I guess I'm fairly sympathetic here, especially given how stupid I find the idea of all these reboots. I didn't mind it. It wasn't great or thrilling or awesome, but I wasn't repulsed, and I think that says a lot. I didn't think it was as cheesy as the Nolans, nor nearly as repulsive as the other DC and Marvel stuff that's going on. Again, more subdued.
I'm ambivalent on Paul Dano's performance. It was one of the least subtle and most epic components. I've written on the progression of Oscar-royal Bond villains -- I resent the perceived need for increasingly alien villains (Skyfall...Spectre...No Time to Die). They're abstract and unrelatable.
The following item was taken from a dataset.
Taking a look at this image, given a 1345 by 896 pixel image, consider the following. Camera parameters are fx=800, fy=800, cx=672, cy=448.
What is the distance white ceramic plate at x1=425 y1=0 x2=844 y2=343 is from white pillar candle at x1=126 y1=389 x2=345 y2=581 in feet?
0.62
This trend transcends Bond though. Superhero movies also seem caught in a futile game of one-upping that pulls the ground out from beneath the villains. I understand the principle: the foreign terror is real; meeting these villains is akin to meeting the black hole in Interstellar. But it's getting too obvious and silly, especially for movies trying to be grounded. The Bond franchise has always been hyperbolic, of course, but their attempts to ground it in real human drama have largely failed thanks to ungrounded villains. The Batman is also going for something more subtle and underground than recent superhero movies, including the Nolan iteration -- yet simultaneously participating in the silly villain one-upping. By the end, Dano unhinges whatever subtlety persisted. His talk with Batman in the cell did it for me -- and that was his big moment. It felt like acting. It felt like There Will Be Blood. How do cerebral serial killers speak in reality? I don't know, but I'm guessing it's nothing like this. Hopefully Dano did some research, if not actually spoke to some. It felt ridiculous. Here's Robert Pattinson with his little bat ears, and Eli Sunday Paul Dano shouting pulp poetry at him... don't the actors feel dumb? Dano's performance was arresting, but excessive.
I'd be more qualified to write about all these superhero movies if I read the comics. But I like movies, and I'm interested in movies, and all these superhero movies are pretty questionable, even when fun.
One of my biggest problems here was not understanding Bruce's motivations. It didn't feel like he had anything to fight for, so any failures would feel inconsequential. At least Christian Bale had Rachel and other normal human instincts. Pattinson was a bat cave himself -- cold and empty. I think we need some reason to care about Batman's life and fate. I didn't sense much here. He felt like a martyr just waiting to be martyred for a city probably doomed anyway.